* **Task to carry out**: Retype every one of the rows below word for word, with each line unchanged.

**** Records for the task ****

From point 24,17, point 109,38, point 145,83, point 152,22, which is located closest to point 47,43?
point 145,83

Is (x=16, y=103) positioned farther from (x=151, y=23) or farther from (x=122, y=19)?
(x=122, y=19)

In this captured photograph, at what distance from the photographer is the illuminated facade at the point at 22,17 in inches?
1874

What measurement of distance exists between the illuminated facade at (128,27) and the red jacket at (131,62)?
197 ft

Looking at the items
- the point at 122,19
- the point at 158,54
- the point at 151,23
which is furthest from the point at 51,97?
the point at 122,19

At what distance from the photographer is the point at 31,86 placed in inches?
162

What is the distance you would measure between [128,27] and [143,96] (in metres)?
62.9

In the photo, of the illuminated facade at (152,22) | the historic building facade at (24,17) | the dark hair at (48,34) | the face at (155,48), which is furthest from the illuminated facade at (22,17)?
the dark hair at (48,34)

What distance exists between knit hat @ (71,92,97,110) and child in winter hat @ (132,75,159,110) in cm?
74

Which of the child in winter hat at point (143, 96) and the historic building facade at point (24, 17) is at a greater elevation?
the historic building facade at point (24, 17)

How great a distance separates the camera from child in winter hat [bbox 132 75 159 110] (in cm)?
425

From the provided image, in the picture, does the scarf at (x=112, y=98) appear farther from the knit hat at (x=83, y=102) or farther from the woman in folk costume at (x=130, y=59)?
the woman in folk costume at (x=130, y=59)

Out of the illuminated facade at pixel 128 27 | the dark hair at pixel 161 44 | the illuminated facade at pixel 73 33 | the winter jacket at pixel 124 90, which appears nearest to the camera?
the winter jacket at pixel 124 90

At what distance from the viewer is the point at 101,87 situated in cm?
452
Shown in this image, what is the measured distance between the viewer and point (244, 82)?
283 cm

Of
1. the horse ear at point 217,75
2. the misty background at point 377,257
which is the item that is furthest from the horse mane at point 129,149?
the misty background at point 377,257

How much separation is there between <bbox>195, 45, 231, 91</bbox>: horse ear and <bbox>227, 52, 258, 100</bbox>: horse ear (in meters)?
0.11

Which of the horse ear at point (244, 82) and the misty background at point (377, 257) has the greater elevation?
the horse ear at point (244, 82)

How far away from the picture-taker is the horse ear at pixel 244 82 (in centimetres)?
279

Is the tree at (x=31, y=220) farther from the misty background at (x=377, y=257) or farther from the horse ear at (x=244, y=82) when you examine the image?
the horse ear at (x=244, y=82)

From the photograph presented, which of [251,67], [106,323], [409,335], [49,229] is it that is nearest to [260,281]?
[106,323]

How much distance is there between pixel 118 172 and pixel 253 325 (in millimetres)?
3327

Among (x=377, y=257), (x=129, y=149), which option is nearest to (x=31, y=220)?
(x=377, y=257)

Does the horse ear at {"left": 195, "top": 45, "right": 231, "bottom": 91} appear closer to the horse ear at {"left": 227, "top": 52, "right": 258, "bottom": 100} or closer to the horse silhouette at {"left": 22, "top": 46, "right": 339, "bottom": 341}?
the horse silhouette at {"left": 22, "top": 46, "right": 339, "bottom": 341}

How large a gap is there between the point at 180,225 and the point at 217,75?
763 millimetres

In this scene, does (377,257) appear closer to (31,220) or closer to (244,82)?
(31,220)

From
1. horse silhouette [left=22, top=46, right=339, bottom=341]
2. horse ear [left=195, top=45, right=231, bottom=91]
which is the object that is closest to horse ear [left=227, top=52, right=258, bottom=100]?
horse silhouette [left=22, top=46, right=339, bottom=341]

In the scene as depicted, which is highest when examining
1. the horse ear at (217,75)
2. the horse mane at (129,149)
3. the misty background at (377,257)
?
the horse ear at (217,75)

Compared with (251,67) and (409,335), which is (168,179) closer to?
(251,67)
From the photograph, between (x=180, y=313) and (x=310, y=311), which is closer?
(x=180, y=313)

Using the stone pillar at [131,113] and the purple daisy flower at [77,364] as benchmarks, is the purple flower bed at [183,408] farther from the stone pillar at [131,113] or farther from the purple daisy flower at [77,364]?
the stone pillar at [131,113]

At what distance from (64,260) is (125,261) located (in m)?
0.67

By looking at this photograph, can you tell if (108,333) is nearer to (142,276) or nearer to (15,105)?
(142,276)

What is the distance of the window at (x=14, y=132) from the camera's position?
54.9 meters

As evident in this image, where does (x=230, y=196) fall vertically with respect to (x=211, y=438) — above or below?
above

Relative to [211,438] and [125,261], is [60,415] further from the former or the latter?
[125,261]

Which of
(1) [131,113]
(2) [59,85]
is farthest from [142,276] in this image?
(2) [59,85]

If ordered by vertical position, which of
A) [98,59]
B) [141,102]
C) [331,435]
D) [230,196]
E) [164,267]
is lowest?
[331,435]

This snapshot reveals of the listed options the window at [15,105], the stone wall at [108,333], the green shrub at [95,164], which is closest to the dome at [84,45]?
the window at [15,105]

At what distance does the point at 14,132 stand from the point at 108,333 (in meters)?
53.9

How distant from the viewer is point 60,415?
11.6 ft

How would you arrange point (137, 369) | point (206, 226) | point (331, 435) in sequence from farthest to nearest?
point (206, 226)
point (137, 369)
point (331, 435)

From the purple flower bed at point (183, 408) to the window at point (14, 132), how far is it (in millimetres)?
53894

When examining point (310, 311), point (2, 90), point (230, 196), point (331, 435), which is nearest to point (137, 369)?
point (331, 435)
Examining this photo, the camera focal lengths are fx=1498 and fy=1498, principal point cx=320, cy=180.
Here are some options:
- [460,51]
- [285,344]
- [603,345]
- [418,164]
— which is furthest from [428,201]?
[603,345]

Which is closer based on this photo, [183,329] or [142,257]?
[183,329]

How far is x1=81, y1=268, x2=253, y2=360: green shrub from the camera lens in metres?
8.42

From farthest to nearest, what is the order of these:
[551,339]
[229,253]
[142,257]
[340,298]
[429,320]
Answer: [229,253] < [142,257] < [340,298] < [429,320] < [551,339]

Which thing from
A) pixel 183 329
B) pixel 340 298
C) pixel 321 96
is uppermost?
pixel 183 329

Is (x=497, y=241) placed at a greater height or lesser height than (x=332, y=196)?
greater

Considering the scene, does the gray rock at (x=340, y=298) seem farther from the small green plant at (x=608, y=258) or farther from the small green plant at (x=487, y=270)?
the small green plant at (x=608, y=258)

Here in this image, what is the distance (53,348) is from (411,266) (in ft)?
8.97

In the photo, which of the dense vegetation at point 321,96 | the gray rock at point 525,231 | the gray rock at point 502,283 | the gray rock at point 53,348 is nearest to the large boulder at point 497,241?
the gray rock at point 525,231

****

* **Correct result**:
From point 24,17, point 109,38, point 145,83, point 152,22, which is located closest to point 47,43?
point 145,83

Is (x=16, y=103) positioned farther from (x=151, y=23) or farther from (x=122, y=19)?
(x=122, y=19)

In this captured photograph, at what distance from the photographer is the illuminated facade at the point at 22,17 in inches?
1874

What measurement of distance exists between the illuminated facade at (128,27) and the red jacket at (131,62)?
197 ft

Looking at the items
- the point at 122,19
- the point at 158,54
- the point at 151,23
which is furthest from the point at 51,97?
the point at 122,19

At what distance from the photographer is the point at 31,86 placed in inches?
162

What is the distance you would measure between [128,27] and [143,96] (in metres)?
62.9

In the photo, of the illuminated facade at (152,22) | the historic building facade at (24,17) | the dark hair at (48,34) | the face at (155,48), which is furthest from the illuminated facade at (22,17)?
the dark hair at (48,34)

What distance exists between knit hat @ (71,92,97,110) and child in winter hat @ (132,75,159,110) in cm?
74

Which of the child in winter hat at point (143, 96) and the historic building facade at point (24, 17) is at a greater elevation?
the historic building facade at point (24, 17)

How great a distance separates the camera from child in winter hat [bbox 132 75 159 110] (in cm)?
425

From the provided image, in the picture, does the scarf at (x=112, y=98) appear farther from the knit hat at (x=83, y=102) or farther from the woman in folk costume at (x=130, y=59)?
the woman in folk costume at (x=130, y=59)

Out of the illuminated facade at pixel 128 27 | the dark hair at pixel 161 44 | the illuminated facade at pixel 73 33 | the winter jacket at pixel 124 90, which appears nearest to the camera?
the winter jacket at pixel 124 90

At what distance from the viewer is the point at 101,87 situated in cm?
452
Shown in this image, what is the measured distance between the viewer and point (244, 82)?
283 cm

Of
1. the horse ear at point 217,75
2. the misty background at point 377,257
which is the item that is furthest from the horse mane at point 129,149?
the misty background at point 377,257

How much separation is there between <bbox>195, 45, 231, 91</bbox>: horse ear and <bbox>227, 52, 258, 100</bbox>: horse ear (in meters)?
0.11

Which of the horse ear at point (244, 82) and the misty background at point (377, 257) has the greater elevation?
the horse ear at point (244, 82)

How far away from the picture-taker is the horse ear at pixel 244 82 (in centimetres)?
279

Is the tree at (x=31, y=220) farther from the misty background at (x=377, y=257) or farther from the horse ear at (x=244, y=82) when you examine the image?
the horse ear at (x=244, y=82)

From the photograph presented, which of [251,67], [106,323], [409,335], [49,229] is it that is nearest to [260,281]?
[106,323]

How much distance is there between pixel 118 172 and pixel 253 325 (in millimetres)?
3327

Among (x=377, y=257), (x=129, y=149), which option is nearest to (x=31, y=220)?
(x=377, y=257)

Does the horse ear at {"left": 195, "top": 45, "right": 231, "bottom": 91} appear closer to the horse ear at {"left": 227, "top": 52, "right": 258, "bottom": 100} or closer to the horse silhouette at {"left": 22, "top": 46, "right": 339, "bottom": 341}?
the horse silhouette at {"left": 22, "top": 46, "right": 339, "bottom": 341}

How large a gap is there between the point at 180,225 and the point at 217,75?
763 millimetres

In this scene, does (377,257) appear closer to (31,220) or closer to (244,82)?
(31,220)

From
1. horse silhouette [left=22, top=46, right=339, bottom=341]
2. horse ear [left=195, top=45, right=231, bottom=91]
which is the object that is closest to horse ear [left=227, top=52, right=258, bottom=100]?
horse silhouette [left=22, top=46, right=339, bottom=341]

In the scene as depicted, which is highest when examining
1. the horse ear at (217,75)
2. the horse mane at (129,149)
3. the misty background at (377,257)
?
the horse ear at (217,75)

Compared with (251,67) and (409,335), which is (168,179) closer to?
(251,67)
From the photograph, between (x=180, y=313) and (x=310, y=311), which is closer?
(x=180, y=313)

Using the stone pillar at [131,113] and the purple daisy flower at [77,364] as benchmarks, is the purple flower bed at [183,408] farther from the stone pillar at [131,113] or farther from the purple daisy flower at [77,364]?
the stone pillar at [131,113]

At what distance from (64,260) is (125,261) located (in m)?
0.67

By looking at this photograph, can you tell if (108,333) is nearer to (142,276) or nearer to (15,105)?
(142,276)

What is the distance of the window at (x=14, y=132) from the camera's position?
54.9 meters

As evident in this image, where does (x=230, y=196) fall vertically with respect to (x=211, y=438) — above or below?
above

Relative to [211,438] and [125,261], is [60,415] further from the former or the latter?
[125,261]

Which of
(1) [131,113]
(2) [59,85]
is farthest from [142,276] in this image?
(2) [59,85]

If ordered by vertical position, which of
A) [98,59]
B) [141,102]
C) [331,435]
D) [230,196]
E) [164,267]
is lowest?
[331,435]

This snapshot reveals of the listed options the window at [15,105], the stone wall at [108,333], the green shrub at [95,164], which is closest to the dome at [84,45]?
the window at [15,105]

At what distance does the point at 14,132 stand from the point at 108,333 (in meters)?
53.9

How distant from the viewer is point 60,415?
11.6 ft

How would you arrange point (137, 369) | point (206, 226) | point (331, 435) in sequence from farthest to nearest?
point (206, 226)
point (137, 369)
point (331, 435)

From the purple flower bed at point (183, 408) to the window at point (14, 132), how far is it (in millimetres)?
53894

When examining point (310, 311), point (2, 90), point (230, 196), point (331, 435), which is nearest to point (137, 369)?
point (331, 435)
Examining this photo, the camera focal lengths are fx=1498 and fy=1498, principal point cx=320, cy=180.
Here are some options:
- [460,51]
- [285,344]
- [603,345]
- [418,164]
— which is furthest from [428,201]?
[603,345]

Which is closer based on this photo, [183,329] or [142,257]?
[183,329]

How far is x1=81, y1=268, x2=253, y2=360: green shrub from the camera lens in metres?
8.42

From farthest to nearest, what is the order of these:
[551,339]
[229,253]
[142,257]
[340,298]
[429,320]
Answer: [229,253] < [142,257] < [340,298] < [429,320] < [551,339]

Which thing from
A) pixel 183 329
B) pixel 340 298
C) pixel 321 96
is uppermost?
pixel 183 329

Is (x=497, y=241) placed at a greater height or lesser height than (x=332, y=196)?
greater

Considering the scene, does the gray rock at (x=340, y=298) seem farther from the small green plant at (x=608, y=258) or farther from the small green plant at (x=487, y=270)?
the small green plant at (x=608, y=258)

Here in this image, what is the distance (53,348) is from (411,266) (in ft)?
8.97

In the photo, which of the dense vegetation at point 321,96 | the gray rock at point 525,231 | the gray rock at point 502,283 | the gray rock at point 53,348 is nearest to the large boulder at point 497,241?
the gray rock at point 525,231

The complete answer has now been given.